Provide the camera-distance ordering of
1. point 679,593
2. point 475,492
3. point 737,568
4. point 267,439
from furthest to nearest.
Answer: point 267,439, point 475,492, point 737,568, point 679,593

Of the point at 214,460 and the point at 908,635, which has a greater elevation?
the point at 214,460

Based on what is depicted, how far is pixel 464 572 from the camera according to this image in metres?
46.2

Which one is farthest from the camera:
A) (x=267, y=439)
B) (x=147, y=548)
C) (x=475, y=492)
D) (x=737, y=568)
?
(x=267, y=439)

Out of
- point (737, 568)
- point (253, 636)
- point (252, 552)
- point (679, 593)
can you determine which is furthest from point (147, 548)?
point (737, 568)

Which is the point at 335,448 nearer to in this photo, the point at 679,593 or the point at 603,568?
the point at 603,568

# # # #

Copy out every item above word for word, answers included.

Provide the camera-distance ordering of
1. point 679,593
2. point 475,492
3. point 737,568
4. point 267,439
from furthest to nearest.
Answer: point 267,439, point 475,492, point 737,568, point 679,593

Of the point at 214,460 and the point at 908,635, which has a greater elevation?
the point at 214,460

Based on what is depicted, how far is pixel 464 572 from the camera according to this image in metres?
46.2

Which one is farthest from the camera:
A) (x=267, y=439)
B) (x=147, y=548)
C) (x=475, y=492)
D) (x=737, y=568)
?
(x=267, y=439)

Out of
- point (737, 568)
- point (253, 636)
- point (252, 552)
- point (679, 593)
can you determine which is furthest from point (147, 548)?
point (737, 568)

Which is the point at 335,448 nearer to in this photo, the point at 679,593 or the point at 603,568?
the point at 603,568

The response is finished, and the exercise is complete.